Friday, January 4, 2019

Misc. Concepts Part 2

Been a busy week so I'll have to put off instructions for the Barackuda a little longer. So I'm going to get back to all my random concepts.

Let's carry on right where left off, shall we? I have only four left, but they're all newer, and so they're generally a little more interesting.

So this is definitely one of my more out there concepts. There are these certain gel pens that I liked that had these thick ink tubes in them. I discovered they were pretty much the same diameter as K'nex rods. Then of course I should make a launcher for them, right? As silly as it was, I recall they did have much better flight characteristics than K'nex rods. It used a top loading magazine and a striker that was charged via an open side in the stock, however I didn't quite do a good enough job constructing it, so the back of the striker guide would come apart. Between that and a lukewarm reception, I didn't feel inclined to pursue the concept further.

I don't remember exactly when this was, but I guess it was soon after the Oodassault 2. I figured out a simple way to connect a removable green rod magazine, so I made a simple assault pistol to demonstrate. However, green rods aren't all that great an ammo, so this wasn't all that useful since Oodammo had just become popular, but I figured maybe it could be used on a functioning model.

So this was a nice thought with horrible execution. I had just gotten back into K'nex more seriously during my freshman year of college, perhaps this was the summer. I was talking to another vet member who popped in for the first time in a while. We discussed the physics of K'nex launchers. I won't bore you with the details, but basically understand that projectiles can only be launched about as fast as the striker is moving by the time it hits the projectile. The rest of the energy left in the striker is wasted into the back of the launcher. I thought this was silly, why not try to use it for something? So first idea that came to mind was to use it for a "bolt action" where it did the loading automatically when hitting the back of the launcher. However, this was a pipe dream because I was, ironically, ignoring physics. I was hoping the projectile would've left the chamber before the next round would get loaded. I had never completed the mechanism, let alone test fired it, but I'm pretty certain it wouldn't work. It's a shame because it was otherwise setup to be a compact bolt action if I gave it a manual bolt operation, but it was top loaded instead of with a removable magazine, which I wasn't sure I liked. I've thought of a better system for an "auto-chambering" launcher that should actually theoretically work, but I haven't been able to pull it off yet.
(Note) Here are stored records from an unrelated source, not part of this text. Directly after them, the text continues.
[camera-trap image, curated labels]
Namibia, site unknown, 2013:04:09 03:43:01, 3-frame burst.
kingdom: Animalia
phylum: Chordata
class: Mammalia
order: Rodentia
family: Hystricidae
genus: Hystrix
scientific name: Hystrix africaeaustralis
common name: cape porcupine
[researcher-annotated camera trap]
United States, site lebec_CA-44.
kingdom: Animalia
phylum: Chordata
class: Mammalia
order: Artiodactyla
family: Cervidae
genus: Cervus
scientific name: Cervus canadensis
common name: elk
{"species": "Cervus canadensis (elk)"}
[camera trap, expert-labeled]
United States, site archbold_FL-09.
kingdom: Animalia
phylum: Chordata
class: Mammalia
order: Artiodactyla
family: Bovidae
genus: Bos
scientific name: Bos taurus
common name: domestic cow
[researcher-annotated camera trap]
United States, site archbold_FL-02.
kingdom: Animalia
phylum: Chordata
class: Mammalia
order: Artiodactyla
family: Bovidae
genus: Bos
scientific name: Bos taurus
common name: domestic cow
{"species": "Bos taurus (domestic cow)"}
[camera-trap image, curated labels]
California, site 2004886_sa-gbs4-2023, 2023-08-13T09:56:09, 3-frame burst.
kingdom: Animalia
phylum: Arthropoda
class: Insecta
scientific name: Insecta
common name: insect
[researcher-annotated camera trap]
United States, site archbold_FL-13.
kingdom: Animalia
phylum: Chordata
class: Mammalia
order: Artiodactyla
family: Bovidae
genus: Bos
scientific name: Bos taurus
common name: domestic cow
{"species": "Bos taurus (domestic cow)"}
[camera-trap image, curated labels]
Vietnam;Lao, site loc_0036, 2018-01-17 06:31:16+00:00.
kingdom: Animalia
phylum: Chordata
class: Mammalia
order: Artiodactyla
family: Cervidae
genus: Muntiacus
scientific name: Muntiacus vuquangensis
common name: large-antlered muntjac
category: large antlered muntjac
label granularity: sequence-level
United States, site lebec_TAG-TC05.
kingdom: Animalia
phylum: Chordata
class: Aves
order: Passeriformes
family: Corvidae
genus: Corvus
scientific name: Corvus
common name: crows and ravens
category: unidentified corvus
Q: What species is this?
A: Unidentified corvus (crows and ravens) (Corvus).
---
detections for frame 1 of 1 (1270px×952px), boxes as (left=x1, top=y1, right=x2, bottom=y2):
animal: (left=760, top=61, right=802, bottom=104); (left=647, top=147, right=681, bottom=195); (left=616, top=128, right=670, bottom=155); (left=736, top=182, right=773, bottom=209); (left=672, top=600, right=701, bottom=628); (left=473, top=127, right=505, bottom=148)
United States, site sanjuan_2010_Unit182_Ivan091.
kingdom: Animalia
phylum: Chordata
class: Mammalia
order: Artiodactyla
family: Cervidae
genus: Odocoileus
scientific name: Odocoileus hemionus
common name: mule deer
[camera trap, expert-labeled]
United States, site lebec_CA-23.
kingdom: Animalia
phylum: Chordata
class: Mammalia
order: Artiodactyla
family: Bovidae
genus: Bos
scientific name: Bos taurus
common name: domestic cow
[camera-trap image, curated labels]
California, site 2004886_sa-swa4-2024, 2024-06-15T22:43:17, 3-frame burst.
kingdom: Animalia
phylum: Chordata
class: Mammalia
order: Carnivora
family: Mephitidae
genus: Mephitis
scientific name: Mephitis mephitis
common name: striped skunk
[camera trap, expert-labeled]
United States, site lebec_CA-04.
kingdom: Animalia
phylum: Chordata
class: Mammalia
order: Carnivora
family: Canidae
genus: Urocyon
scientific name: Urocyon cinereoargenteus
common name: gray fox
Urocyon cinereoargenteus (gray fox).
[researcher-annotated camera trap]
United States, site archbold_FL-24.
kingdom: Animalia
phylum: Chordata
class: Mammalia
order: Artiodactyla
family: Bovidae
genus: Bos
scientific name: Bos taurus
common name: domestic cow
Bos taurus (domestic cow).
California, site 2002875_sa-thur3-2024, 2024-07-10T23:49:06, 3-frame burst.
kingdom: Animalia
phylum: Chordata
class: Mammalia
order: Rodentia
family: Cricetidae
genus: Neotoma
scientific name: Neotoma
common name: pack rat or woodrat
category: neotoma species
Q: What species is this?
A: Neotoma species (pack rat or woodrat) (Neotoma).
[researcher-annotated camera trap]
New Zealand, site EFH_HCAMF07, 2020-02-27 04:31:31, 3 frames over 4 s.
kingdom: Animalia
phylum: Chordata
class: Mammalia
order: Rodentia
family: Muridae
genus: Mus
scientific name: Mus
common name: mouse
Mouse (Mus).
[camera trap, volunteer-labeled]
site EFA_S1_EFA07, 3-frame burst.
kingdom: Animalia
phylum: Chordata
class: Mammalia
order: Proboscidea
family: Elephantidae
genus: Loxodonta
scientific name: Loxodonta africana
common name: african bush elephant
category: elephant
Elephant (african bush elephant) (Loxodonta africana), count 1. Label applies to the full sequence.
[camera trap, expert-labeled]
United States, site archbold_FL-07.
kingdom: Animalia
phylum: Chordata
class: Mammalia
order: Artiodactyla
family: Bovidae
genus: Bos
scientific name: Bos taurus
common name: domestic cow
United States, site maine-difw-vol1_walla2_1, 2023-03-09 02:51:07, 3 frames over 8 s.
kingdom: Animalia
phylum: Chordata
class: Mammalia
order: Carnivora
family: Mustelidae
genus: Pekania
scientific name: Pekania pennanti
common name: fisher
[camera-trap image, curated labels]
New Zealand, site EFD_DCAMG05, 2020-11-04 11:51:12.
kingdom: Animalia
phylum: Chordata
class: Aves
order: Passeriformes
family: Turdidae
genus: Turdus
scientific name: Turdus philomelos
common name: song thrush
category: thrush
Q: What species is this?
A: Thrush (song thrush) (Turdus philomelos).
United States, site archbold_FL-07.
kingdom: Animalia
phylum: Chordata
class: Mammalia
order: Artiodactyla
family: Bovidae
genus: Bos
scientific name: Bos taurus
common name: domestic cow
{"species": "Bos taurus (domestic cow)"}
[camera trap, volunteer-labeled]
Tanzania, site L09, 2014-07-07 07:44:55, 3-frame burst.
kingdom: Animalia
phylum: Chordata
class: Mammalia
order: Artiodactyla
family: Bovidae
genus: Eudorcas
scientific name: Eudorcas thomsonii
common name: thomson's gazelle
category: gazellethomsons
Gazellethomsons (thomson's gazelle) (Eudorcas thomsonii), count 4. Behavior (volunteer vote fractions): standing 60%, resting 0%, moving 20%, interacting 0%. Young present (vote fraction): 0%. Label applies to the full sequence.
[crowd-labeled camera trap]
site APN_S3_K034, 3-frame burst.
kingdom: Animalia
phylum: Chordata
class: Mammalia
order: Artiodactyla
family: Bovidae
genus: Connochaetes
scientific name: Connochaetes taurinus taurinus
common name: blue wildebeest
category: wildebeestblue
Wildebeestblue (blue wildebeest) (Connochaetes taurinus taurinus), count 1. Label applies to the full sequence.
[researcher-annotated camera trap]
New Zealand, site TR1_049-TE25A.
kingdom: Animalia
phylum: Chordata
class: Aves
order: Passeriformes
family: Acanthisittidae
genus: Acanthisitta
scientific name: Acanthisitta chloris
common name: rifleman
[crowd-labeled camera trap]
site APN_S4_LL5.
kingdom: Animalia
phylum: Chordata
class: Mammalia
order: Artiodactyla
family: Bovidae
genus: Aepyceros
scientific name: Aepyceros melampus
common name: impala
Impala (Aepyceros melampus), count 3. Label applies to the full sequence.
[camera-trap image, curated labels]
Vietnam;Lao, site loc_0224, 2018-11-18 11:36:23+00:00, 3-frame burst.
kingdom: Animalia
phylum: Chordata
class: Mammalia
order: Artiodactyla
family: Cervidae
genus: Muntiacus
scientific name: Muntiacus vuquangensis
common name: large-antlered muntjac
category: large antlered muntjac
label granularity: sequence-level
This was also back in college, my third year I believe. I can't emphasize enough how much I struggled to make my own bolt action, but I'd keep trying every now and then. One big self-requirement was that I'd give it a removable magazine. I had the idea for the magazine originating from an evolution of the BAW magazine floating around for a long time but never knew how to apply it. Here was one attempt that made a somewhat compact frame based on the barrel of my Oodassault 3 series. While I had a sear in place, I didn't know how to connect it to a trigger. I disliked the look and the high bore axis (distance between the barrel and the handle) so I didn't try to make it work for all that long.

That's all that I have readily accessible right now. Like I mentioned previously, I believe I have a few more examples on my 3DS, I'll get those someday.